Çocuğunuz zımpara kağıdından yapılan harflerin üzerinden yeteri kadar geçmişse, aynı harfleri ona kumun üzerine de yazdırabilirsiniz. Bunun için dökülme riskini azaltmak amacıyla derin ve geniş bir kabın içine ince kum doldurmanız yeterlidir. Zımpara kağıdındaki harfi önce bir kağıda yazıp sonra da kumun üzerine çizmesini söyleyin. böylece kas gelişimi kuvvetlenecek ve el yazısına geçiş kolaylaşacaktır.

Kalem Kontrolü

Çocuğunuzun, yazmayı öğrenmeden önce el kontrolünü geliştirmeye ihtiyacı vardır. Daha önceki makalelerde işlediğimiz bilişsel faaliyetlerin, çocuğunuzun el-göz koordinasyonunu geliştirmesinde büyük yardımı olur. El-göz koordinasyonunun sağlanması, el yazısı için çok önemlidir. Yazı yazmaya ilk basamak olarak çocuğunuza kaliteli kağıtlar ve kuru boyalar verin. Ona şekillerin içini, birbirine paralel vuruşlarla nasıl boyaması gerektiğini gösterin.

Çocuğunuzu yazı yazmaya alıştırmada, küçük bir yazı tahtası ve tebeşir işe yarayabilir. Önce zımpara kağıdı harflerinden birinin üzerinden geçip sonra da bu harfi yazı tahtasına yazmaya çalışsın. Harfleri tek tek yazmaya başlayınca basit kelimeler yazdırarak onu biraz daha zorlayabilirsiniz.

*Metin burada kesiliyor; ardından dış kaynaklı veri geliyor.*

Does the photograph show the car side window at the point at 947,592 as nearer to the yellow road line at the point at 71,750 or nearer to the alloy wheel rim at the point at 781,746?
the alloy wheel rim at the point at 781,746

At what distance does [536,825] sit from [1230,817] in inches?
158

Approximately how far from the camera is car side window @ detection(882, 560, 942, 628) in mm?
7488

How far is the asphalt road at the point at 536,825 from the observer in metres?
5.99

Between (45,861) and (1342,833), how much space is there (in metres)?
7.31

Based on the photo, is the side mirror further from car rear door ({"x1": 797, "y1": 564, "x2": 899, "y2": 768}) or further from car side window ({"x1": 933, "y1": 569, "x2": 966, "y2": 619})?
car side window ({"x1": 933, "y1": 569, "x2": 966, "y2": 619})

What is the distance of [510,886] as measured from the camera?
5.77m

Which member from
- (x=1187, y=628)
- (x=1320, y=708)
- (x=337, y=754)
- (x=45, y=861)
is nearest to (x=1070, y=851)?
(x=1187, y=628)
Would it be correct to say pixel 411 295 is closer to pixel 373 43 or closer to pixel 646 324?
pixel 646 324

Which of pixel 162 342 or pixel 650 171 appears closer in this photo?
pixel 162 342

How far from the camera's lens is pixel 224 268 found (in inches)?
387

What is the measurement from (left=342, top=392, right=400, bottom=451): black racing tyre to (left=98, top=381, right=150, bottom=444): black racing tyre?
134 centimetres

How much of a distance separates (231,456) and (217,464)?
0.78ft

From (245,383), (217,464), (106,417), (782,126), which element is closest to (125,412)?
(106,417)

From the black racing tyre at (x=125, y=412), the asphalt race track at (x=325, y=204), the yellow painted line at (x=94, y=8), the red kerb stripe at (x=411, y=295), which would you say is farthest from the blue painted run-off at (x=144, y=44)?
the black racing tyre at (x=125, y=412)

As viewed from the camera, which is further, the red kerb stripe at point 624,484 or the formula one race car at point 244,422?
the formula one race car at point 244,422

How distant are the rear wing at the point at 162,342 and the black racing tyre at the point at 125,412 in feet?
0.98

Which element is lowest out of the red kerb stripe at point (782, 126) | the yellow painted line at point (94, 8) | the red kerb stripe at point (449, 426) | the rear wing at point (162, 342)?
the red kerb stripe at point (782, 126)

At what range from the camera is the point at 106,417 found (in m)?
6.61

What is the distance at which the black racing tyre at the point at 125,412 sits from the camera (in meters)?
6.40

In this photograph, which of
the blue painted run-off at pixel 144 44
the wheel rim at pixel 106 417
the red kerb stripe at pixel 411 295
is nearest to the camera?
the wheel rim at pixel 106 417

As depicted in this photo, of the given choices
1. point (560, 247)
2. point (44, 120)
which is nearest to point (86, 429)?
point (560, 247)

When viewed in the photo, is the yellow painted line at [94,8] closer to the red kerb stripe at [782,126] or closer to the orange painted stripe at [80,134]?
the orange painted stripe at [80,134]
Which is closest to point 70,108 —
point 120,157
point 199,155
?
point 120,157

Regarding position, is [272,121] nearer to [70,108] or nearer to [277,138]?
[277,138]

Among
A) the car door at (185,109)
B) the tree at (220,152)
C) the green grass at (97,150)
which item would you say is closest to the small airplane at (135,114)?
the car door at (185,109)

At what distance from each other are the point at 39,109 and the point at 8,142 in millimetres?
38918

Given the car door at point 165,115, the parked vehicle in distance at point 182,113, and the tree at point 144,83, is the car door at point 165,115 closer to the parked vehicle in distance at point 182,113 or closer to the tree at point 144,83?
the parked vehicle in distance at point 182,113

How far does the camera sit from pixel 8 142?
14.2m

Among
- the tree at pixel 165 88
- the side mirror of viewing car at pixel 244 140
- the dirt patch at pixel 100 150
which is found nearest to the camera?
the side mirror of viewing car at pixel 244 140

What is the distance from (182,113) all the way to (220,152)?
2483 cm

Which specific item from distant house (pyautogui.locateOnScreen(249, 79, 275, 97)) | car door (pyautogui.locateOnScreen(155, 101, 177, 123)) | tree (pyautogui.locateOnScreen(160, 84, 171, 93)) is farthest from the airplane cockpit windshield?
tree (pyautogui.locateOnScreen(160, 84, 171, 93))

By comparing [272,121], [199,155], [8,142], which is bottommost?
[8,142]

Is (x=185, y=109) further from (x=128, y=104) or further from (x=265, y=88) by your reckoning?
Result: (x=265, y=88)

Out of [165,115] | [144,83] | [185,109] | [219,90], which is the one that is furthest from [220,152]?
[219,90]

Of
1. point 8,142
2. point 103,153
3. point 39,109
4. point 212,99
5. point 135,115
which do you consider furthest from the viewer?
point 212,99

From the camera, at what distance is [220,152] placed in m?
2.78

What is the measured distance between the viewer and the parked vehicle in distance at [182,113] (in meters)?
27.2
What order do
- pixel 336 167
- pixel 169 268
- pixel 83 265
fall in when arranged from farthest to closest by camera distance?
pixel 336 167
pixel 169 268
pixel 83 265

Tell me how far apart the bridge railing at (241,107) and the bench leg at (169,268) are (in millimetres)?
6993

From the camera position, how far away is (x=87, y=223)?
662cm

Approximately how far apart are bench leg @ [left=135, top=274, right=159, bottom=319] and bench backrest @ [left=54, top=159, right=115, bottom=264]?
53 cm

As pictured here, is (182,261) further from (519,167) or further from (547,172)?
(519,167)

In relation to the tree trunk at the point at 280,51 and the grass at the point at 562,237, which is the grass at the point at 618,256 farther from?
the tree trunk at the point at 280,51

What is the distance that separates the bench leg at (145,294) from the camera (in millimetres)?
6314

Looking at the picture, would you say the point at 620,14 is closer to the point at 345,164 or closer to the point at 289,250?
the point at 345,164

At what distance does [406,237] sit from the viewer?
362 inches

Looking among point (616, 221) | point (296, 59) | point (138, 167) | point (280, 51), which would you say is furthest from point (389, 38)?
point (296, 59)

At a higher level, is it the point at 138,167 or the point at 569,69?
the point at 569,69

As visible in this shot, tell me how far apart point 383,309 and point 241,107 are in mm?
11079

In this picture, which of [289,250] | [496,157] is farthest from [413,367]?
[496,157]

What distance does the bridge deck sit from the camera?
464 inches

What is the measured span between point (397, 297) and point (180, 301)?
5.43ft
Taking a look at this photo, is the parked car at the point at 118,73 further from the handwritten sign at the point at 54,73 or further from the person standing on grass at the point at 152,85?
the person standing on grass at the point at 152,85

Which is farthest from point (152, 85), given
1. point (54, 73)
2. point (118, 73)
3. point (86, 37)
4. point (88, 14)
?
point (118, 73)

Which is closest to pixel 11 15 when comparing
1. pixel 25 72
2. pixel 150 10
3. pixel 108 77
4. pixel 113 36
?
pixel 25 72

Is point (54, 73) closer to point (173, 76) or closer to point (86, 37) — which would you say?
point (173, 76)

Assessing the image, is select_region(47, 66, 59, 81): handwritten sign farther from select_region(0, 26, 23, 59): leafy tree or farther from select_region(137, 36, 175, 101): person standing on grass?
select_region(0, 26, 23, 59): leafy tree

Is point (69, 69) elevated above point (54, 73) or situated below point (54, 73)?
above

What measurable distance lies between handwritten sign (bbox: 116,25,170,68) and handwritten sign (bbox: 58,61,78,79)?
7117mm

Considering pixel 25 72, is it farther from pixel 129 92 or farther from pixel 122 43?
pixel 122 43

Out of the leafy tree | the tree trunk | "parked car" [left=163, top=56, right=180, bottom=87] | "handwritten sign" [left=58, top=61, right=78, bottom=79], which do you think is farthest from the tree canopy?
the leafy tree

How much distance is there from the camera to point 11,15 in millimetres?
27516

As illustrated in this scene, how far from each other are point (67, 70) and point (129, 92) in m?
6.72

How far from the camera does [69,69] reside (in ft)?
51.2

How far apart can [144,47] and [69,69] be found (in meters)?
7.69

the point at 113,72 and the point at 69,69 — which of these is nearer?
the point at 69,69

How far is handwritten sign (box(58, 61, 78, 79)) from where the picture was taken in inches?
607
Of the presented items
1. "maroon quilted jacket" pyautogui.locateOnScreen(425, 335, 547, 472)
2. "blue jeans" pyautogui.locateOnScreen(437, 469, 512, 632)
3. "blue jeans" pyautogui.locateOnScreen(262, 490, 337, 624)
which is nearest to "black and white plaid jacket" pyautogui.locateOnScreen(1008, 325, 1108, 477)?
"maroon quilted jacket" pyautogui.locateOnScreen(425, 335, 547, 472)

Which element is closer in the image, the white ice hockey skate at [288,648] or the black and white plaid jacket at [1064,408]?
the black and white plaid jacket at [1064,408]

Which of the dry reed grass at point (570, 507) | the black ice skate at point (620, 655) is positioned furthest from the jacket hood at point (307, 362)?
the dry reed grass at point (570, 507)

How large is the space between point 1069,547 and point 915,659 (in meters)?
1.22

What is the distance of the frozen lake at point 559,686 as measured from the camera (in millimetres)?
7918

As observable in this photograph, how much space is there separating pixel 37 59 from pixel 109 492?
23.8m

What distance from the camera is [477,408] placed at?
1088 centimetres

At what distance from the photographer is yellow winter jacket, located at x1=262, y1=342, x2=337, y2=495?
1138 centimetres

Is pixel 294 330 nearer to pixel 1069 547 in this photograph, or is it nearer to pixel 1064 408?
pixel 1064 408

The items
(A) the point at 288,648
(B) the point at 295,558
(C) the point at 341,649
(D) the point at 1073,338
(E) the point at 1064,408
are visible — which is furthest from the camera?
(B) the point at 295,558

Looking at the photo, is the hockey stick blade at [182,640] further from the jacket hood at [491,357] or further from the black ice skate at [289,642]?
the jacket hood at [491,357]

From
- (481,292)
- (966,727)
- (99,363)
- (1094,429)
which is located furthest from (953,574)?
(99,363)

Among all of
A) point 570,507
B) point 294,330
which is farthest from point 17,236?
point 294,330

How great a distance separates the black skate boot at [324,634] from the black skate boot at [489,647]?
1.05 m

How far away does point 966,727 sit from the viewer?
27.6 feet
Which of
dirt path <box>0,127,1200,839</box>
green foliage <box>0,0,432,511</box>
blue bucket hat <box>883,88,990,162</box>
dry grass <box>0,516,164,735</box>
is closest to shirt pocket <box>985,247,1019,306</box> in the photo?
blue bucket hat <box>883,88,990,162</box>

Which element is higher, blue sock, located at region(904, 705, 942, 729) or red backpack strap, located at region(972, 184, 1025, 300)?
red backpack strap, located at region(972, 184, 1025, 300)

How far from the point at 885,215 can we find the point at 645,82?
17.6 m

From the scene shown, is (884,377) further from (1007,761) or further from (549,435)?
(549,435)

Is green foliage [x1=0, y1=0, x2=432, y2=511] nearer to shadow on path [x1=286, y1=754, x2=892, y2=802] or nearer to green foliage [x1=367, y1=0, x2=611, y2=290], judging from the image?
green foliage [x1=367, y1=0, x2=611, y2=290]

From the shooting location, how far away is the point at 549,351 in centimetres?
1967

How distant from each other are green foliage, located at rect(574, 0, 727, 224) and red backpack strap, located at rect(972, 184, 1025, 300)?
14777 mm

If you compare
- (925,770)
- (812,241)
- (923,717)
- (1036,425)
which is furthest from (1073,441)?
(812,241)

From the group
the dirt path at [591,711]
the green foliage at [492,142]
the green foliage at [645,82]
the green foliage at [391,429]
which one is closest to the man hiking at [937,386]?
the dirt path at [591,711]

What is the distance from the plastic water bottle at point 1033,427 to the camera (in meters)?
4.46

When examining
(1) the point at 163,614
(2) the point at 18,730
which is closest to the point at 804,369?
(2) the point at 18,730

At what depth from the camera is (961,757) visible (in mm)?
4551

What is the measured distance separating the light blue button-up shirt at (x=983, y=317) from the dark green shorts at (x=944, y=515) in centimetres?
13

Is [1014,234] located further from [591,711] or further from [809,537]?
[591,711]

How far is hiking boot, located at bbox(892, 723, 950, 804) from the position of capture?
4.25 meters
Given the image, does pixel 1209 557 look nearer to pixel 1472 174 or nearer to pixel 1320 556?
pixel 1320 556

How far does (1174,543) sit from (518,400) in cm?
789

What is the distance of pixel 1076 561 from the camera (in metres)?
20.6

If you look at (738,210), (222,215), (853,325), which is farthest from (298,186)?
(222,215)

Çocuğunuza bir yazı tahtası verin ve harfleri yazarak pratik yapmasını sağlayın.

Harflerle Oyun

Bu oyun, harflerin seslerini öğrenirken yardımcı olur. Aynı zamanda herhangi bir kelimenin ilk harfini tanımalarını sağlar. Oyuna başlamak için aynı harfle başlayan beş küçük nesne toplayın. Örneğin, "t" harfi için oyuncak tren, traktör ve tarak toplayabilirsiniz. Yere iki ya da üç tane zımpara kağıdı harflerinden koyun. Nesneleri bir sepete doldurun. Daha sonra çocuğunuzdan, nesnelerden birini alıp ismini söylemesini isteyin. Sonra "Tren kelimesi hangi harfle başlıyor?" diye sorun. Daha sonra dikkatlice sesleri çıkarın: "ttt", "rrr", "e", "nnn". "Tren 'tı' ile başlıyor. Hadi treni 'tı'nın altına koyalım" deyin. Çocuğunuz bütün nesneleri yerine koyana kadar oyuna devam edin.

Hareketli Harfler

Çocuğunuz değişik harfleri zımpara kağıdı harfleriyle hatırlamaya ve seslerini çıkarmaya başlayınca hareketli harfler kutusuyla tanışabilir demektir. Bu, içinde plastik harfler bulunan, bölmeli bir kutudur. Daha çok, eski model bir matbaacı kutusuna benzer. Montessori alfabesi piyasada satılmaktadır. Bunun yerine çocuklar için yapılan plastik ve mıknatıslı harfleri de kullanabilirsiniz. Çocuğunuz, küçük bir nesne veya resim seçerek bu hareketli harflerle kelimeler oluşturabilir. Tıpkı zımpara kağıdı harflerinde olduğu gibi, harflerin sesini çıkarır ve sonra gelen sesi çıkararak harfini bularak yerine yerleştirir.

Fonetik yaklaşım, uzun zamandan beri eğitimcilerin okuma ve yazmayı öğretmek için kullandığı en etkili yöntemdir. Türkçe, İtalyanca ve İspanyolca gibi diller tamamen fonetik dillerdir. Ses ağızdan çıktığı gibi yazılır. Fakat İngilizce gibi dillerde farklı sesler, farklı harflerin bir araya gelmesi ile oluşur. Örneğin "aff" sesini, "ough" yazılışı verir. "Enough" diye yazılan bir kelime, "inaf" diye okunur.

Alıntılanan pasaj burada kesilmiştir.